課題文
オピニオン

2013年5月10日

リーダーシップとは?母性と父性から考える

昨今の北朝鮮ミサイル問題は、日本や韓国周辺のアジアの国民を不安に陥れ、その安全保障は危機に面している。私たち日本人は、当たり前の平和を信じ、その平和の中で戦後を生きてきた。しかし、その期間が長かったためか、それが揺らいできていることに対して鈍感になってしまってきている。上野動物園のパンダの妊娠兆候で、さらりとニュースの一面が書き換えられる平和な国、それが今の日本である。
どの時代においても、リーダーという存在が、人びとをどこに、どのように導いていくかを決定する。今、世界を不安に陥れている一人のリーダーは、金日成を祖父に、金正日を父に持ち、若くして一国の第一書記に就任した。そしてまもなく、国の(権)力を、祖父と父が示したように、軍事的武力というものを見せつけることで、威厳を保とうとしている。この新たなリーダーが暴走を始めた。
リーダーシップとは、組織や集まりの中で発揮されるパーソナリティーのことである。では、私たちが求める理想のリーダーシップとは、何であるのかを考えてみた。私は、その条件として、「寛容的な」という母性的なリーダーシップと「規範的な」という父性的なリーダーシップが共存して発揮されることが望ましいと考える。このことは私の専門とする幼児教育の中にも、とても大切な領域として捉えられている。人が人を育てていくなかで、養育者は第一番目に寛容で慈悲にあふれた受容によるパーソナリティーで、安らぎと信頼を与え、次に広く社会に目を向け、規範的な指導を行うことによって自分の欲動を制御し、うまく道筋をつけ外へと向かう認識と意思の力を育む。こうして人は望ましい方向へと育っていくのだ。

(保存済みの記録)
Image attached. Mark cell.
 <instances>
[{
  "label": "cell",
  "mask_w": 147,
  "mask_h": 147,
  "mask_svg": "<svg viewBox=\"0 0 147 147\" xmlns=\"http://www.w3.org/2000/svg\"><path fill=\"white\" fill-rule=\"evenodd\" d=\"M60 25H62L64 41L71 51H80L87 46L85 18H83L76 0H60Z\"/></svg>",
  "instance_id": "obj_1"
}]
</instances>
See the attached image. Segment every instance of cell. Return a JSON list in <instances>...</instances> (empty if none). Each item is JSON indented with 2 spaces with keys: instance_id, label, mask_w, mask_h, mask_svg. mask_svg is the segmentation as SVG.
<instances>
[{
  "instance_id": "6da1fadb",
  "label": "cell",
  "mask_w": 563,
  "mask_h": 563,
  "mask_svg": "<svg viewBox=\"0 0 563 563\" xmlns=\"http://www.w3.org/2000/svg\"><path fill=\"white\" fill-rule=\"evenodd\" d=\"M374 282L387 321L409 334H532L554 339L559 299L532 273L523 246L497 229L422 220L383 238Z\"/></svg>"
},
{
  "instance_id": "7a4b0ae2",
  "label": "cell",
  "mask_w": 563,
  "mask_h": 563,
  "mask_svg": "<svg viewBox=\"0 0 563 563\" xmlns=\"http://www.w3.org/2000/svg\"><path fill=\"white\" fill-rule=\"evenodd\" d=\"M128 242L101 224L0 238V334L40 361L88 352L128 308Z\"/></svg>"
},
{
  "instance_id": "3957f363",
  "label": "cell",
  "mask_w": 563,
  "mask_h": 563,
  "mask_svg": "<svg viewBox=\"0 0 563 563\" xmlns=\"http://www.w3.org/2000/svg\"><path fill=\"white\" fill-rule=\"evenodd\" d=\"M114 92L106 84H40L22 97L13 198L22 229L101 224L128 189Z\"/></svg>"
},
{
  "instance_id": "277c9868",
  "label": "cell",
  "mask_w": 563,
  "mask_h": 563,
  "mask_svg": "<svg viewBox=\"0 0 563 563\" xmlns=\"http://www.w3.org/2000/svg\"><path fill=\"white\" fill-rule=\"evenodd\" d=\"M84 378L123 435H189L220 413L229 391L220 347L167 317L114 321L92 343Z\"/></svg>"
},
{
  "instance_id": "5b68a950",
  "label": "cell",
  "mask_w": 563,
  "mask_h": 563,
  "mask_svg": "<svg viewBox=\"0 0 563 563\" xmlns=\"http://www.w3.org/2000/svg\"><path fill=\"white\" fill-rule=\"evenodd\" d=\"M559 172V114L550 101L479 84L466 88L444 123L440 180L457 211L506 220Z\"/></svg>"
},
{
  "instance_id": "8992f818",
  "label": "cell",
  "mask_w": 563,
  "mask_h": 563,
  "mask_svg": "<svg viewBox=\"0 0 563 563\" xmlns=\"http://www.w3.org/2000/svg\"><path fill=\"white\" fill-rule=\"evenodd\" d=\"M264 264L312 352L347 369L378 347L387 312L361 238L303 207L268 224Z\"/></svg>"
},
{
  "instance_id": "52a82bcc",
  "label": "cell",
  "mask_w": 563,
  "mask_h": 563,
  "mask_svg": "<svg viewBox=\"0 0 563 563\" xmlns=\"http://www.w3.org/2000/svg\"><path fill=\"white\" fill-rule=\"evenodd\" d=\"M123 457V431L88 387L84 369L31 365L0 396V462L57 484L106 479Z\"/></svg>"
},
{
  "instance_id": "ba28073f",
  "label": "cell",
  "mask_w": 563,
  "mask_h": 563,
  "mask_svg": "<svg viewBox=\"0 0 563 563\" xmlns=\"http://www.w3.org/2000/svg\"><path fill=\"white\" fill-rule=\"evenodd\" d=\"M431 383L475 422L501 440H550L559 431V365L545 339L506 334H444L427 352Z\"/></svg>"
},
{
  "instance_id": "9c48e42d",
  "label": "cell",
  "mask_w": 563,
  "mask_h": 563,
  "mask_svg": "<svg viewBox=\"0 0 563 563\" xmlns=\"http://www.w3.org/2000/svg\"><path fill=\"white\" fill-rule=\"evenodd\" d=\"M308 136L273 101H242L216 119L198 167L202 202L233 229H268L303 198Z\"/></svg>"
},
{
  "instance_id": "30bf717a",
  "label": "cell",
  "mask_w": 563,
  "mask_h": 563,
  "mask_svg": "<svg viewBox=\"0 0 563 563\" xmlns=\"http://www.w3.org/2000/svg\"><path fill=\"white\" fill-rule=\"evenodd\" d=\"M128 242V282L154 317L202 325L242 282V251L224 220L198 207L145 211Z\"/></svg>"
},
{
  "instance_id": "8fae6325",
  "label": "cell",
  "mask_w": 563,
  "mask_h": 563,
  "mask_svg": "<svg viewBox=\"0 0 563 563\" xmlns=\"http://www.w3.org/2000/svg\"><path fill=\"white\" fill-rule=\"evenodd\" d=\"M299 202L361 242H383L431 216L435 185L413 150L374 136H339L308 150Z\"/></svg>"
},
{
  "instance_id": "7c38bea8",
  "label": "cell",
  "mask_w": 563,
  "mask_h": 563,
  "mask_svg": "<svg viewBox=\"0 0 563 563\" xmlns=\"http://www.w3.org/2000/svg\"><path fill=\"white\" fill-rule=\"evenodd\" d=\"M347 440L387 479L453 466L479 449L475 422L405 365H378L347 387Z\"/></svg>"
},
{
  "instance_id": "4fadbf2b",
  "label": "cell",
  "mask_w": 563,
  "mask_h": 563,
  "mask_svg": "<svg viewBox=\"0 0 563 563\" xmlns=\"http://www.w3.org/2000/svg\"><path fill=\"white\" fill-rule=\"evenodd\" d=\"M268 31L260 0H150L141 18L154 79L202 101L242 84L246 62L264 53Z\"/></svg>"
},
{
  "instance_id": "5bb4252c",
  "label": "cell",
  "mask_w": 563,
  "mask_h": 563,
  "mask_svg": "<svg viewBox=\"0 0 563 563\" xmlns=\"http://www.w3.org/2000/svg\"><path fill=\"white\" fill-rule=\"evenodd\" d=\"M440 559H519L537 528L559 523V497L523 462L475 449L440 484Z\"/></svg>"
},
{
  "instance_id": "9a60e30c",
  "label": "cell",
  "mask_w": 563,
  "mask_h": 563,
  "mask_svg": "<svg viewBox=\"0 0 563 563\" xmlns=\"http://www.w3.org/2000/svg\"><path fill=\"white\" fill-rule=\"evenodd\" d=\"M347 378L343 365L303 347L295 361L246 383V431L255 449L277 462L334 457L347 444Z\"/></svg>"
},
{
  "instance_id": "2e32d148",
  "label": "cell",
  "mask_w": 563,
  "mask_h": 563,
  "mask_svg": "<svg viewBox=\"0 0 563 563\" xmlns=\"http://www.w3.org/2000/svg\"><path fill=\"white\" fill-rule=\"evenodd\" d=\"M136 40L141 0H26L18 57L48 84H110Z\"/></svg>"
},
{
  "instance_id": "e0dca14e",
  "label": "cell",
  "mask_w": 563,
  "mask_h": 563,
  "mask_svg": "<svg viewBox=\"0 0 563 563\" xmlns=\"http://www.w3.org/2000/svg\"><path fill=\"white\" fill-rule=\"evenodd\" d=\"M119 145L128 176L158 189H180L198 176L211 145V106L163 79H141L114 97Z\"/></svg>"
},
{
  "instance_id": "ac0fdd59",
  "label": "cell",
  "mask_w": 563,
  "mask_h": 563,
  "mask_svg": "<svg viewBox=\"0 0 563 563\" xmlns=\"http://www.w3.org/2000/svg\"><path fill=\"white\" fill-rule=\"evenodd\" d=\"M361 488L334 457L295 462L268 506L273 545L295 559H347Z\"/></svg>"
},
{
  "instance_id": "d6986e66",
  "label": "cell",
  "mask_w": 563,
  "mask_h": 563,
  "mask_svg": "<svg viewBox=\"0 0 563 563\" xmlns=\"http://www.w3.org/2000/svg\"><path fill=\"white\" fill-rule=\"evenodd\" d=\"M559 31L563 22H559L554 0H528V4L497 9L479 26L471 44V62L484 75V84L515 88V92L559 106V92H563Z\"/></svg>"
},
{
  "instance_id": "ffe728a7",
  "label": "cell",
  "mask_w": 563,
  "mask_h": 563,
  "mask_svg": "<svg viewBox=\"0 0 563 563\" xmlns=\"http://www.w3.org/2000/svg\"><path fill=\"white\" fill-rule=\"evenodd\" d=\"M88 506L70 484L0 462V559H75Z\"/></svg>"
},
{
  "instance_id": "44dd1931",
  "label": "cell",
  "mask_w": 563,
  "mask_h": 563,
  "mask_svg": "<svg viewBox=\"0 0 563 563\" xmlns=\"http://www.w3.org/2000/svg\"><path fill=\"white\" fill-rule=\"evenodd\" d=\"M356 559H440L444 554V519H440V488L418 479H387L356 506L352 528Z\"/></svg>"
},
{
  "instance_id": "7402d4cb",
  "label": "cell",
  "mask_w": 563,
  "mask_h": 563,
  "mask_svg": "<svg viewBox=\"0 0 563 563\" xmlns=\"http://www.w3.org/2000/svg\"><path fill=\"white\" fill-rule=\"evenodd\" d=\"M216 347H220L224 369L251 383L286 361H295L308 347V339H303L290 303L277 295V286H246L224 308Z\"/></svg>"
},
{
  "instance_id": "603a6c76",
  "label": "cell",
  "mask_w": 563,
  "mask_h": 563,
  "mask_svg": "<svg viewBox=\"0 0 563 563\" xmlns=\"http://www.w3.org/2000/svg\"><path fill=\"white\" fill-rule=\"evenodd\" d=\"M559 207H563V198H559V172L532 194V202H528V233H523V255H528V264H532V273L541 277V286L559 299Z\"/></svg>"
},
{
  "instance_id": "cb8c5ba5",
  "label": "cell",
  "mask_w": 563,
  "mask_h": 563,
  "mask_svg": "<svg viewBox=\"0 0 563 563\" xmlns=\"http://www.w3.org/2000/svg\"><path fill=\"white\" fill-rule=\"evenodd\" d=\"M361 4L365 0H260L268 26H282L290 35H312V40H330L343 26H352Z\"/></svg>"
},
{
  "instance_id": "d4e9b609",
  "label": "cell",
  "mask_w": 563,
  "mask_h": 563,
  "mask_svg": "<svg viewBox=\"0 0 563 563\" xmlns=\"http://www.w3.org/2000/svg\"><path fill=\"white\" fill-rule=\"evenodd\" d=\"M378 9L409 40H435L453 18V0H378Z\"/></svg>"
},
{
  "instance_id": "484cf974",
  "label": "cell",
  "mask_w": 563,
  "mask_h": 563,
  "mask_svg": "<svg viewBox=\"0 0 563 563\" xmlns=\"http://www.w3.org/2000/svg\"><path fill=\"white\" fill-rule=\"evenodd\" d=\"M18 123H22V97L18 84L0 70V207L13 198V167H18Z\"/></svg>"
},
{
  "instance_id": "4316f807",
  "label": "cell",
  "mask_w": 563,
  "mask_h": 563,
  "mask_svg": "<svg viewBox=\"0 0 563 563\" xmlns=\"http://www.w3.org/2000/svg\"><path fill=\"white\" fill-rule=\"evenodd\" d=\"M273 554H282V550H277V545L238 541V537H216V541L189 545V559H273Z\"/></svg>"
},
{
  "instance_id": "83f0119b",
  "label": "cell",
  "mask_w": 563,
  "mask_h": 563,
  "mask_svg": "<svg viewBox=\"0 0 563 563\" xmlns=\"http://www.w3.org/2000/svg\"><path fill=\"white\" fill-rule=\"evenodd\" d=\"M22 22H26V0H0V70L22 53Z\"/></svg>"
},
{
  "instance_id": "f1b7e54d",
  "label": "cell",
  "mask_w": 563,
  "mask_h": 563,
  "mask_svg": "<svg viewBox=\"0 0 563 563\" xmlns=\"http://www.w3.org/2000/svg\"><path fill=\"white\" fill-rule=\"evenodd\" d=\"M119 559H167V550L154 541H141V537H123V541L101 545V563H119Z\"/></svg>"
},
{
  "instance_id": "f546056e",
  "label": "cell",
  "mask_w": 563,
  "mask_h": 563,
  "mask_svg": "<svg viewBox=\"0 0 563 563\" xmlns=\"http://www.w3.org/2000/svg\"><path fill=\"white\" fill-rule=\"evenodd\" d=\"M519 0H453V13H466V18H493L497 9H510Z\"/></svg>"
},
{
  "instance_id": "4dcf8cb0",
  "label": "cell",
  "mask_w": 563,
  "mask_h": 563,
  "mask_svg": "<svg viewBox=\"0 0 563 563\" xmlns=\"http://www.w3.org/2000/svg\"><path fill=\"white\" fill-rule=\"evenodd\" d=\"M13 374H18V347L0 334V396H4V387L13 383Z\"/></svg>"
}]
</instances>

取り組む課題
1/ リーダーシップについての文章に基づき、次の問いに答えよ。
(a) ニュースの一面をさらりと書き換えたとされている出来事は何か。
(b) 若くして一国の第一書記に就任したリーダーの祖父と父は、それぞれ誰か。
(c) 筆者が理想のリーダーシップの条件として、共存して発揮されることが望ましいとする二つのリーダーシップは何か。
2/ リーダーシップについての文章の続きを書け。
この一覧は、リーダーシップについての文章とは別の資料である。

課題別の解答
1/
(a) 上野動物園のパンダの妊娠兆候
(b) 祖父は金日成、父は金正日
(c) 「寛容的な」母性的リーダーシップと「規範的な」父性的リーダーシップ

2/
母性と父性は異性であり、一人の人間にその両方とも備わっていると考えられているが、その使い方には順序があるということを、医学博士佐々木正美氏も『子どもへのまなざし』に著している。このことからも、母性と父性をバランスよく持ち合せることが大事なことで、そのようなリーダーシップが発揮できるということは、その人格のみならず、受ける側の影響に大きな成果をもたらすことと考えられる。
5月。日蓮聖人は、そろそろ『立正安国論』を撰述し始めた頃である。7月16日に国家に対して諫暁(かんぎょう 目上の者に過ちをいさめるように直言すること)をなしたこの御書からもその行動からも、仏教の中の法華経の教えを通して真の救済を明らかにし、現世において個人でなく全ての人々、一国でなく全世界が救済され幸せになることを示した。この日蓮聖人のリーダーシップは母性によるものである。そして、謗法を毅然と示し、具体的な正法をもって導いていくリーダーシップは父性によるものである。
そんなことから暴走するリーダーになにが欠けているかが判じられよう。母性と父性、その両方のリーダーシップを持つこと、そしてそれによって正しいリーダーシップが発揮されるのである。そんな大切なことを父や祖父から教わることができなかったであろう不幸なリーダーを思うと、幼児教育の重みと責任を改めて痛感する。そして一人でも多くの人が立正安国という視点と、その実現に向かおうとする行動力に目覚めてほしいと祈るのである。